COMPLETE THE FOLLOWING:
[A] Which songs are named in the article on Lulu's 1981 album?
[B] Write what comes next in the article on Lulu's 1981 album, following on from its last sentence.

DOCUMENT TEXT:
┏━━
Studio album by Lulu
- Released: 1981
- Recorded: 1978, 1981
- Genre: Pop, pop rock
- Label: Alfa
- Producer: Mark London

Lulu chronology
| Don't Take Love for Granted (1978) | Lulu (1981) | Take Me to Your Heart Again (1982) |

= Lulu (1981 album) =

Lulu is an eponymous album released by Lulu on Alfa Records in 1981. It is notable for containing the hit single "I Could Never Miss You (More Than I Do)", which became the second-highest-charting single of Lulu's career in the US, hitting the top 20 on the Billboard Hot 100 and No. 2 on the Adult Contemporary chart in 1981.

==History==
Alfa Records released the album Lulu in August 1981, in response to the chart success of "I Could Never Miss You (More Than I Do)", originally contained on Lulu's 1978 album, Don't Take Love for Granted. In addition to "I Could Never Miss You", Lulu featured two other songs from the 1978 album, being the title track, "Don't Take Love for Granted" and "You Are Still a Part of Me", all of which had been written by Neil Harrison. A new Harrison track, "Can't Hold Out on Love", was included, being one of seven new tracks produced by Mark London.
┗━━
[Source records]
┏━━
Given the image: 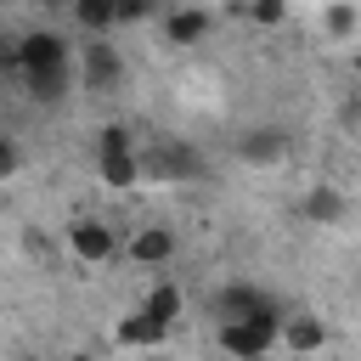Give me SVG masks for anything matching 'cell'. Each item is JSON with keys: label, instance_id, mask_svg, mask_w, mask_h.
Instances as JSON below:
<instances>
[{"label": "cell", "instance_id": "obj_10", "mask_svg": "<svg viewBox=\"0 0 361 361\" xmlns=\"http://www.w3.org/2000/svg\"><path fill=\"white\" fill-rule=\"evenodd\" d=\"M130 259H135V265H169V259H175V231L141 226V231L130 237Z\"/></svg>", "mask_w": 361, "mask_h": 361}, {"label": "cell", "instance_id": "obj_1", "mask_svg": "<svg viewBox=\"0 0 361 361\" xmlns=\"http://www.w3.org/2000/svg\"><path fill=\"white\" fill-rule=\"evenodd\" d=\"M96 175L113 192H130L141 180V152H135V135L124 124H102L96 130Z\"/></svg>", "mask_w": 361, "mask_h": 361}, {"label": "cell", "instance_id": "obj_4", "mask_svg": "<svg viewBox=\"0 0 361 361\" xmlns=\"http://www.w3.org/2000/svg\"><path fill=\"white\" fill-rule=\"evenodd\" d=\"M282 344V322H220V350L231 361H259Z\"/></svg>", "mask_w": 361, "mask_h": 361}, {"label": "cell", "instance_id": "obj_13", "mask_svg": "<svg viewBox=\"0 0 361 361\" xmlns=\"http://www.w3.org/2000/svg\"><path fill=\"white\" fill-rule=\"evenodd\" d=\"M113 338H118V344H124V350H158V344H164V338H169V333H164V327H158V322H147V316H141V310H130V316H124V322H118V327H113Z\"/></svg>", "mask_w": 361, "mask_h": 361}, {"label": "cell", "instance_id": "obj_7", "mask_svg": "<svg viewBox=\"0 0 361 361\" xmlns=\"http://www.w3.org/2000/svg\"><path fill=\"white\" fill-rule=\"evenodd\" d=\"M141 175H158V180H203V152L186 147V141H169L158 152L141 158Z\"/></svg>", "mask_w": 361, "mask_h": 361}, {"label": "cell", "instance_id": "obj_17", "mask_svg": "<svg viewBox=\"0 0 361 361\" xmlns=\"http://www.w3.org/2000/svg\"><path fill=\"white\" fill-rule=\"evenodd\" d=\"M28 96H34V102H62V96H68V73H51V79H28Z\"/></svg>", "mask_w": 361, "mask_h": 361}, {"label": "cell", "instance_id": "obj_11", "mask_svg": "<svg viewBox=\"0 0 361 361\" xmlns=\"http://www.w3.org/2000/svg\"><path fill=\"white\" fill-rule=\"evenodd\" d=\"M135 310L169 333V327H175V316H180V282H152V288L141 293V305H135Z\"/></svg>", "mask_w": 361, "mask_h": 361}, {"label": "cell", "instance_id": "obj_15", "mask_svg": "<svg viewBox=\"0 0 361 361\" xmlns=\"http://www.w3.org/2000/svg\"><path fill=\"white\" fill-rule=\"evenodd\" d=\"M73 23H79L90 39H107V28H118V6H113V0H79V6H73Z\"/></svg>", "mask_w": 361, "mask_h": 361}, {"label": "cell", "instance_id": "obj_3", "mask_svg": "<svg viewBox=\"0 0 361 361\" xmlns=\"http://www.w3.org/2000/svg\"><path fill=\"white\" fill-rule=\"evenodd\" d=\"M214 310H220V322H288V310L254 282H226L214 293Z\"/></svg>", "mask_w": 361, "mask_h": 361}, {"label": "cell", "instance_id": "obj_2", "mask_svg": "<svg viewBox=\"0 0 361 361\" xmlns=\"http://www.w3.org/2000/svg\"><path fill=\"white\" fill-rule=\"evenodd\" d=\"M68 39L56 34V28H28L23 39H17V68L28 73V79H51V73H68Z\"/></svg>", "mask_w": 361, "mask_h": 361}, {"label": "cell", "instance_id": "obj_12", "mask_svg": "<svg viewBox=\"0 0 361 361\" xmlns=\"http://www.w3.org/2000/svg\"><path fill=\"white\" fill-rule=\"evenodd\" d=\"M344 192L333 186V180H316L310 192H305V220H316V226H338L344 220Z\"/></svg>", "mask_w": 361, "mask_h": 361}, {"label": "cell", "instance_id": "obj_21", "mask_svg": "<svg viewBox=\"0 0 361 361\" xmlns=\"http://www.w3.org/2000/svg\"><path fill=\"white\" fill-rule=\"evenodd\" d=\"M0 68H17V39L0 34Z\"/></svg>", "mask_w": 361, "mask_h": 361}, {"label": "cell", "instance_id": "obj_16", "mask_svg": "<svg viewBox=\"0 0 361 361\" xmlns=\"http://www.w3.org/2000/svg\"><path fill=\"white\" fill-rule=\"evenodd\" d=\"M322 28H327L333 39H350V34L361 28V11H355V6H327V11H322Z\"/></svg>", "mask_w": 361, "mask_h": 361}, {"label": "cell", "instance_id": "obj_20", "mask_svg": "<svg viewBox=\"0 0 361 361\" xmlns=\"http://www.w3.org/2000/svg\"><path fill=\"white\" fill-rule=\"evenodd\" d=\"M147 17H152L147 0H124V6H118V23H147Z\"/></svg>", "mask_w": 361, "mask_h": 361}, {"label": "cell", "instance_id": "obj_8", "mask_svg": "<svg viewBox=\"0 0 361 361\" xmlns=\"http://www.w3.org/2000/svg\"><path fill=\"white\" fill-rule=\"evenodd\" d=\"M68 248H73V259H85V265H102V259H113V226L107 220H73L68 226Z\"/></svg>", "mask_w": 361, "mask_h": 361}, {"label": "cell", "instance_id": "obj_9", "mask_svg": "<svg viewBox=\"0 0 361 361\" xmlns=\"http://www.w3.org/2000/svg\"><path fill=\"white\" fill-rule=\"evenodd\" d=\"M209 28H214V11H203V6L164 11V39H169V45H197Z\"/></svg>", "mask_w": 361, "mask_h": 361}, {"label": "cell", "instance_id": "obj_19", "mask_svg": "<svg viewBox=\"0 0 361 361\" xmlns=\"http://www.w3.org/2000/svg\"><path fill=\"white\" fill-rule=\"evenodd\" d=\"M23 169V152H17V141L11 135H0V180H11Z\"/></svg>", "mask_w": 361, "mask_h": 361}, {"label": "cell", "instance_id": "obj_18", "mask_svg": "<svg viewBox=\"0 0 361 361\" xmlns=\"http://www.w3.org/2000/svg\"><path fill=\"white\" fill-rule=\"evenodd\" d=\"M248 17H254L259 28H271V23H282V17H288V6H282V0H259V6H248Z\"/></svg>", "mask_w": 361, "mask_h": 361}, {"label": "cell", "instance_id": "obj_14", "mask_svg": "<svg viewBox=\"0 0 361 361\" xmlns=\"http://www.w3.org/2000/svg\"><path fill=\"white\" fill-rule=\"evenodd\" d=\"M282 344H288L293 355H310V350L327 344V327H322L316 316H288V322H282Z\"/></svg>", "mask_w": 361, "mask_h": 361}, {"label": "cell", "instance_id": "obj_6", "mask_svg": "<svg viewBox=\"0 0 361 361\" xmlns=\"http://www.w3.org/2000/svg\"><path fill=\"white\" fill-rule=\"evenodd\" d=\"M288 147H293V135H288L282 124H254V130H243V135H237V158H243V164H254V169L282 164V158H288Z\"/></svg>", "mask_w": 361, "mask_h": 361}, {"label": "cell", "instance_id": "obj_5", "mask_svg": "<svg viewBox=\"0 0 361 361\" xmlns=\"http://www.w3.org/2000/svg\"><path fill=\"white\" fill-rule=\"evenodd\" d=\"M79 79H85V90H113V85L124 79L118 45H113V39H85V45H79Z\"/></svg>", "mask_w": 361, "mask_h": 361}]
</instances>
┗━━
RESPONSES BY TASK:
[A]
- "I Could Never Miss You (More Than I Do)"
- "Don't Take Love for Granted"
- "You Are Still a Part of Me"
- "Can't Hold Out on Love"

[B]
Despite not charting in the UK, Lulu reached No. 126 on the Billboard albums chart, making it Lulu's third US charting album—her first in eleven years—and her last to date.

"If I Were You", which had been a minor hit (No. 70) for Toby Beau in 1980,
 was released as the follow-up single to "I Could Never Miss You"—with "You Win, I Lose" as the B-side—and became Lulu's final Hot 100 appearance to date, reaching No. 44 (No. 42 Cash Box) in January 1982. It also hit No. 27 on the Adult Contemporary chart. In August 1982, "If I Were You" reached No. 6 in New Zealand.

The track "Who's Foolin' Who," a cover of a 1976 Bobby Bland song, earned Lulu a nomination for Grammy Award for Best Female Rock Vocal Performance. Lulu lost to Pat Benatar.

"Who's Foolin' Who" was released as a single, with "You Win, I Lose" again serving as the B-side, and peaked at No. 6 on the Bubbling Under Hot 100 Singles chart.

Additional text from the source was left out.